Transforming growth factor-beta (TGFβ) has emerged as a therapeutic target because of its importance in the biological process that causes fibrosis. Many potential anti-fibrotic therapies that inhibit the TGFβ pathway have been tested in animal models for Duchenne.
One of these drugs, HT-100, is being tested in a phase I/II clinical trial sponsored by Akashi Therapeutics. This study is currently suspended for recruitment while a potential safety issue is investigated.

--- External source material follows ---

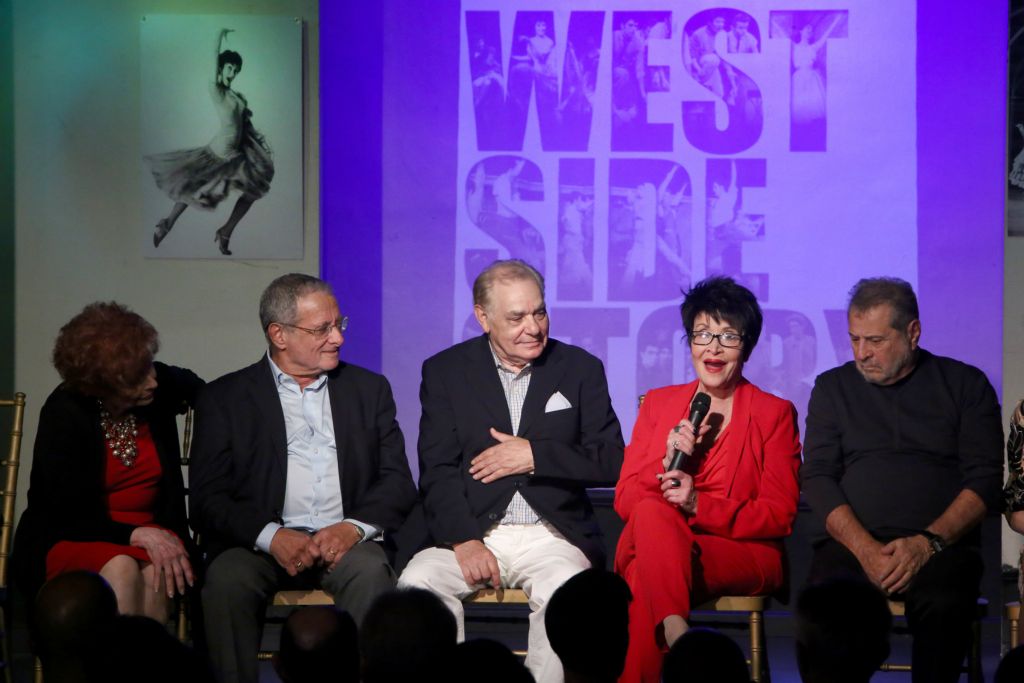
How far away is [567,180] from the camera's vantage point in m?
4.86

Other TGFβ inhibitors, including pirfenidone, suramin and imatinib have shown some anti-fibrotic activity in mouse models of Duchenne but are not under active clinical development at this time.
MicroRNAs (miRNAs) are a class of small, naturally occurring noncoding RNA molecule that regulate gene expression. Several hundred mammalian miRNAs have been identified, many of which are tissue-specific. Growing evidence suggests that miRNAs are involved in the fibrotic process in many organs including heart, liver, kidney and lungs.
Reduced expression of miR-29 has been linked to muscle tissue in people with Duchenne and ways of overcoming the reduced expression are being investigated as a potential therapy for the future.